History and Structure of the Internet
The Internet is a global network of computer networks, linking together millions of machines from the mightiest mainframe to the humblest home computer. The beginnings of the Internet go back to 1969 when the American Defence Advanced Research Projects Agency (DARPA) began experimenting with building a network to allow scientists to share data that would be robust enough to survive partial outrages, as in a bomb attack. The Internet itself came into being in the mid 80’s when the National Science Foundation funded the building of a communications backbone to connect five regional supercomputing centres so that the nation’s universities could all share their facilities.
Access was then mostly limited to scientists, academic researchers and government employees, and access use policies prohibited commercial traffic across the Internet. It did not take long for similar networks in other countries to start hooking themselves up to the Internet along with other small, independent local networks and dial-up bulletin board systems. By 1994, the Internet was spreading everywhere, fuelled partly by changes to policy to allow the carriage of commercial traffic, partly by the advent of the World Wide Web. By the end of 1997 estimates were that the Internet had 60 million users world - wide.

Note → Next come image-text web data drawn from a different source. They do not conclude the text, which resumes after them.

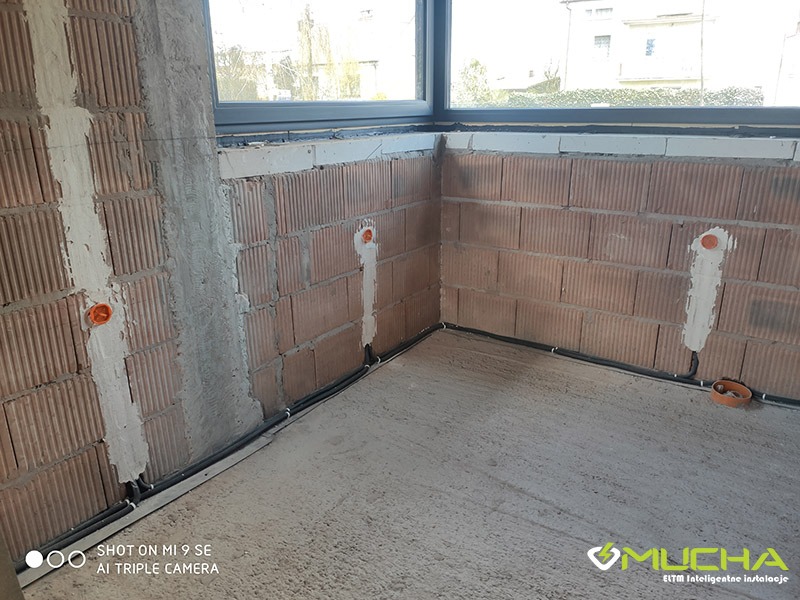 Surowy stan budynku z instalacją elektryczną: widoczne przewody w peszlach biegnące wzdłuż ścian z cegły ceramicznej, puszki elektryczne zalane gipsem, okno w tle.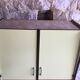 Vintage kitchen buffet in yellow and red formica - 1950
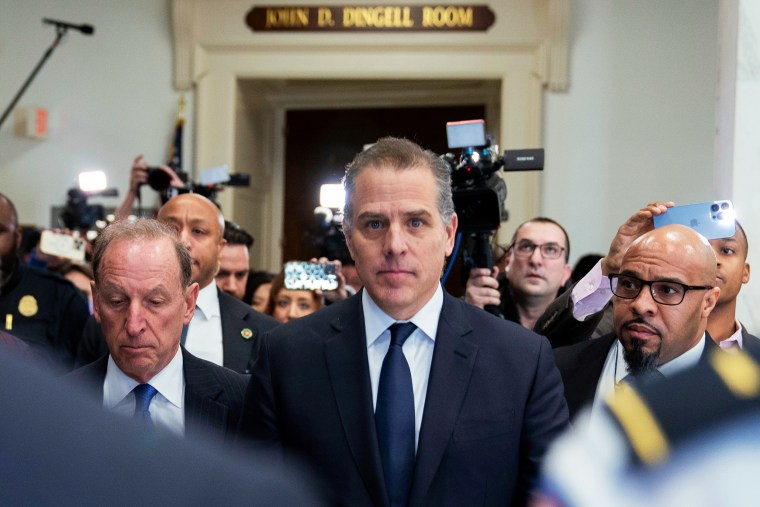 Hunter Biden with his lawyer and media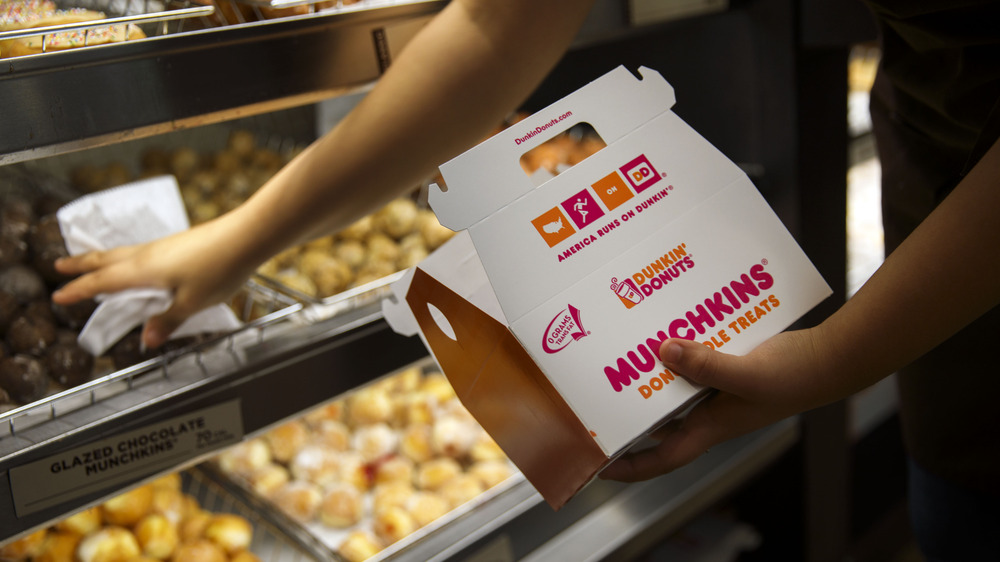 Dunkin' employee filling munchkin box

The Internet itself is a giant computer network. It is run as a co-operative, in that everyone pays for their own connection. For example, a consumer at home dialling into a service provider pays for their telephone connection and Internet account; the service provider in turn pays for it’s connections to other larger provider and the larger provider pays for it’s connections to other large providers with whom it exchanges data. This co-operative nature means that distance is irrelevant on the Internet: a message from London to Bristol costs the same to send as one from London to Sydney.
At heart, what makes the Internet work is a set of common standards known as Internet protocols or TCP/IP (Transmission Control Protocol/Internet Protocol). A computer can connect with the Internet and exchange data as long as it can run those protocols. Running across that infrastructure are services such as the World Wide Web and others. All these services depend on a client /server architecture. A Web site is hosted on a large computer owned by say a company or university and running software that allows it to deliver to Web pages.
When you access that Web site you run complementary client software, known as a browser, which is able to request and receive those pages. There are many other services and applications that run across the Internet, including FTP (File Transfer Protocol), Gopher (menu-based indexes), Usenet (world wide discussion groups) and Internet Relay Chat (for real time chatting) but for most the Internet is e-mail and the Web.